¿Por qué nos obsesionamos con una concentración espectral del 0,5%?
La mayoría de las lámparas UV de venta al por mayor emiten luz de forma muy amplia. Ofrecen una salida de energía considerable, pero si se utiliza para procesos de curado o esterilización de alta precisión, la mayor parte de esa energía se desperdicia.
Invertimos tiempo en investigación y desarrollo para lograr una mayor precisión. Nuestro objetivo era alcanzar una variación del 0,5%. No se trata de una palabra de marketing; se trata de la densidad de fotones. Se trata de dirigir la energía exactamente donde sea necesaria.
Lidiando con las fluctuaciones
Alcanzar ese nivel de precisión del 0,5% es un verdadero desafío si la descarga eléctrica no es estable. Si la presión del gas varía o los electrodos se desgastan, la longitud de onda máxima también cambia. Es así de simple.

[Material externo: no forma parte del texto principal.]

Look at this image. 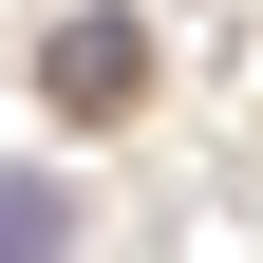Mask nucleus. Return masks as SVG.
Returning <instances> with one entry per match:
<instances>
[{
  "label": "nucleus",
  "mask_w": 263,
  "mask_h": 263,
  "mask_svg": "<svg viewBox=\"0 0 263 263\" xmlns=\"http://www.w3.org/2000/svg\"><path fill=\"white\" fill-rule=\"evenodd\" d=\"M38 94H57V113H132V94H151V38H132V19H57Z\"/></svg>",
  "instance_id": "nucleus-1"
},
{
  "label": "nucleus",
  "mask_w": 263,
  "mask_h": 263,
  "mask_svg": "<svg viewBox=\"0 0 263 263\" xmlns=\"http://www.w3.org/2000/svg\"><path fill=\"white\" fill-rule=\"evenodd\" d=\"M0 263H76V188H38V170H0Z\"/></svg>",
  "instance_id": "nucleus-2"
}]
</instances>
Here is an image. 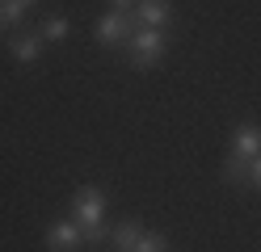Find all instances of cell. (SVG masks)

Para evitar esto, utilizamos tubos de cuarzo de alta pureza. ¿Por qué? Porque el cuarzo barato se degrada con el tiempo. Si las impurezas son demasiado altas, la lámpara empieza a absorber su propia energía UV-C. En otras palabras, pagas por energía que nunca llega al producto. Eso significa que tu producción se verá afectada negativamente.
Los problemas relacionados con el hardware
No se puede lograr esta precisión con componentes “casi lo suficientemente buenos”. Debemos especificar las dimensiones de los electrodos hasta el nivel del micrómetro. Si la descarga eléctrica se desvía, aunque sea un poco, la distribución de la energía se vuelve caótica. Esto genera zonas calientes y zonas donde no hay energía suficiente para el proceso de curado.
Pero aquí está el problema: cuando se concentra tanto la energía, los extremos de la lámpara se calientan mucho. Realmente mucho. No se puede simplemente colocar estas lámparas en una caja sellada y esperar lo mejor. Se necesita un sistema de enfriamiento eficaz. Si el sistema de enfriamiento no puede manejar el flujo de calor, los electrodos se quemarán mucho antes de lo esperado.
¿Por qué molestarse?
Si eres ingeniero, aquí es donde las cosas se vuelven interesantes. Una concentración del 0,5% significa que puedes predecir cómo reaccionará el fotoiniciador. Ya no tienes que adivinar la velocidad adecuada para el proceso de curado. Solo hay que configurar la intensidad y obtener siempre el mismo resultado consistente.
Fin de las batchs incompletamente curados. Fin de las superficies dañadas. Hemos creado estas lámparas para aquellos procesos en los cuales incluso un cambio del 1% en la longitud de onda hace que todo el lote sea rechazado.